> TEXT EXCERPT
- Born: Diana Mary Glenn 13 April 1942 Melbourne, Victoria, Australia
- Died: 4 October 2011 (aged 69) Melbourne, Victoria, Australia
- Occupations: Publisher, editor, businessperson
- Known for: McPhee Gribble; Text Media Group; Private Media;
- Spouses: John Gribble (dis.); Les Kossatz (d. Feb. 2011);
- Children: Anna Gribble
- Parent: Sir Archibald Glenn

= Di Gribble =

Australian publisher (1942– 2011)

Diana Mary Gribble (13 April 1942 – 4 October 2011) was an Australian publisher, book editor and businessperson. A feminist, Gribble was one of the most influential figures in the Australian publishing scene and wider cultural life between 1975 and 2010.

> EXTRACTED DATA
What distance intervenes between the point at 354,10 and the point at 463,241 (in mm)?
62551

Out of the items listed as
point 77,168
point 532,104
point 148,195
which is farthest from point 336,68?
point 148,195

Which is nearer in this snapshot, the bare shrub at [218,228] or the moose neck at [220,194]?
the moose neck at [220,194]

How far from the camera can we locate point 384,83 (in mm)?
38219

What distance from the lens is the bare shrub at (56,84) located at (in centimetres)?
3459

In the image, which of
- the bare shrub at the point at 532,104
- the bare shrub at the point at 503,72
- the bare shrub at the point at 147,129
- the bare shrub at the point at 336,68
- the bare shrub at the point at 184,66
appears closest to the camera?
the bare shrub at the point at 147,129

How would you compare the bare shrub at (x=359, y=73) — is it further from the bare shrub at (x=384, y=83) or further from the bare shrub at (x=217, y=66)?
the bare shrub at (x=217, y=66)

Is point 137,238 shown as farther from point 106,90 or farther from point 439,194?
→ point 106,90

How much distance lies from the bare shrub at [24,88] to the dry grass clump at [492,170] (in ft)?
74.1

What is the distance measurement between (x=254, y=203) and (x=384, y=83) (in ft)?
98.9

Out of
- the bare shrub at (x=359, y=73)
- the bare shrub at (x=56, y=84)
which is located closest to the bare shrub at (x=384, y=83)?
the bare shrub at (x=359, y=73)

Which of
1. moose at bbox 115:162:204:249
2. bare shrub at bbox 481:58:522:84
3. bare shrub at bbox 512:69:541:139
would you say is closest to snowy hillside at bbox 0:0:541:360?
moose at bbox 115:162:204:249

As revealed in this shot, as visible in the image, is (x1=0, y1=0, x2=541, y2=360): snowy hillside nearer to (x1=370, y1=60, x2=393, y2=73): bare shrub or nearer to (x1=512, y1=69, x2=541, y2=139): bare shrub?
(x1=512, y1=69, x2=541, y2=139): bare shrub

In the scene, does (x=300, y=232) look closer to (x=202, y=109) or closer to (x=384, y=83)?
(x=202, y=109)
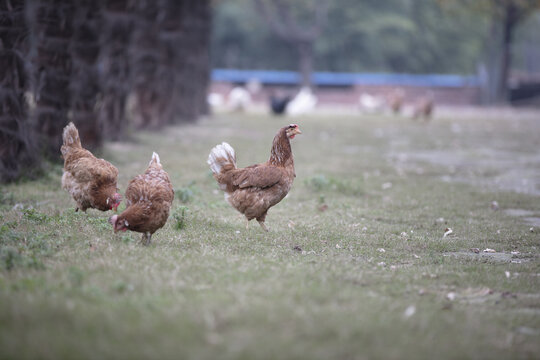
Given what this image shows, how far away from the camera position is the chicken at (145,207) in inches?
201

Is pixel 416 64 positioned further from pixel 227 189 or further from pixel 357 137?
pixel 227 189

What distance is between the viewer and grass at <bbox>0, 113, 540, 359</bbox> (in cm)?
322

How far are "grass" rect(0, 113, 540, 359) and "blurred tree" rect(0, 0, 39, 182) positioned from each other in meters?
0.38

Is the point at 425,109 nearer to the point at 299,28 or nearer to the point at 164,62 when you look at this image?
the point at 164,62

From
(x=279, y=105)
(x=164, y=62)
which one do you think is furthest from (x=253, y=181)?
(x=279, y=105)

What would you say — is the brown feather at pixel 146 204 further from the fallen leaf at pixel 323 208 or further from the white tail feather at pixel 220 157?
the fallen leaf at pixel 323 208

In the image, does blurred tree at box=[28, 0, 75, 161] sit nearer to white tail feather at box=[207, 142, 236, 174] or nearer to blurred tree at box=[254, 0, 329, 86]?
white tail feather at box=[207, 142, 236, 174]

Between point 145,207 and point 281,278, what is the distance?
4.94ft

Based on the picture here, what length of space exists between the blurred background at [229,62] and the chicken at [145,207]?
12.0 ft

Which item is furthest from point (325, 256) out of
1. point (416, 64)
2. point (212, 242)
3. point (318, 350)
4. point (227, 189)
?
point (416, 64)

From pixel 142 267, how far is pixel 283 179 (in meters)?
2.12

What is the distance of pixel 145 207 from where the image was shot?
514cm

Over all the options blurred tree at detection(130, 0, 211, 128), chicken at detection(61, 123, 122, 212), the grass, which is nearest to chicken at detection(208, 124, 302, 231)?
the grass

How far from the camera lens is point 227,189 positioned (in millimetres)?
6348
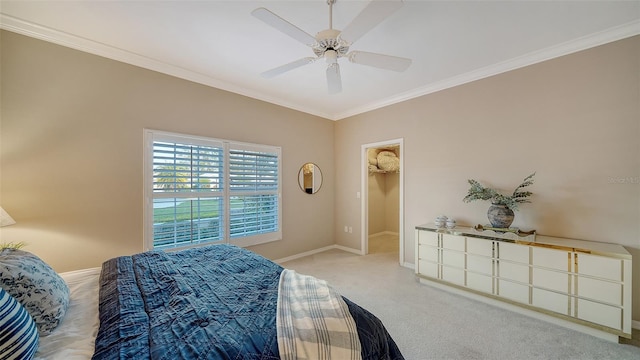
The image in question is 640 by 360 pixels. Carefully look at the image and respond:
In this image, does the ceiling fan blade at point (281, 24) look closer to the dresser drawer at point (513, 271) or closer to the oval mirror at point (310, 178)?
the oval mirror at point (310, 178)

> WHAT YOU NEED TO DO
a - Can you copy the Di Gribble biography word for word, from "- Born: Diana" up to and including "1975 and 2010."?
b - Can you carry on the Di Gribble biography from its final sentence?

> RESPONSES PER TASK
a -
- Born: Diana Mary Glenn 13 April 1942 Melbourne, Victoria, Australia
- Died: 4 October 2011 (aged 69) Melbourne, Victoria, Australia
- Occupations: Publisher, editor, businessperson
- Known for: McPhee Gribble; Text Media Group; Private Media;
- Spouses: John Gribble (dis.); Les Kossatz (d. Feb. 2011);
- Children: Anna Gribble
- Parent: Sir Archibald Glenn

= Di Gribble =

Australian publisher (1942– 2011)

Diana Mary Gribble (13 April 1942 – 4 October 2011) was an Australian publisher, book editor and businessperson. A feminist, Gribble was one of the most influential figures in the Australian publishing scene and wider cultural life between 1975 and 2010.

b -
==Biography==
Gribble was born in Melbourne, Australia, the daughter of Sir Archibald Glenn and Betty Balderstone. Educated at Fintona Girls' School, she began studying architecture at the University of Melbourne, where she met Hilary McPhee.

In 1975, McPhee and Gribble co-founded McPhee Gribble, an Australian publishing house that was the first publisher of numerous well-known Australian authors, including Glen Tomasetti, Helen Garner, Tim Winton, Murray Bail, Kaz Cooke, Peter Cundall, Rod Jones, Jean McCaughey, Rodney Hall, Kathy Lette, Gabrielle Carey and Drusilla Modjeska. In 1989, McPhee Gribble was sold to Penguin Books.

In 1990, she partnered with Eric Beecher and together they launched Text Media Group; and attracted authors including Peter Singer, Tim Flannery, The Chaser team, Shane Maloney, Hazel Hawke, Robert Manne and Raimond Gaita. Text was sold to Fairfax Media in 2004.

In 2005, again with Beecher, she co-founded Private Media and acquired Crikey, and additional online news services.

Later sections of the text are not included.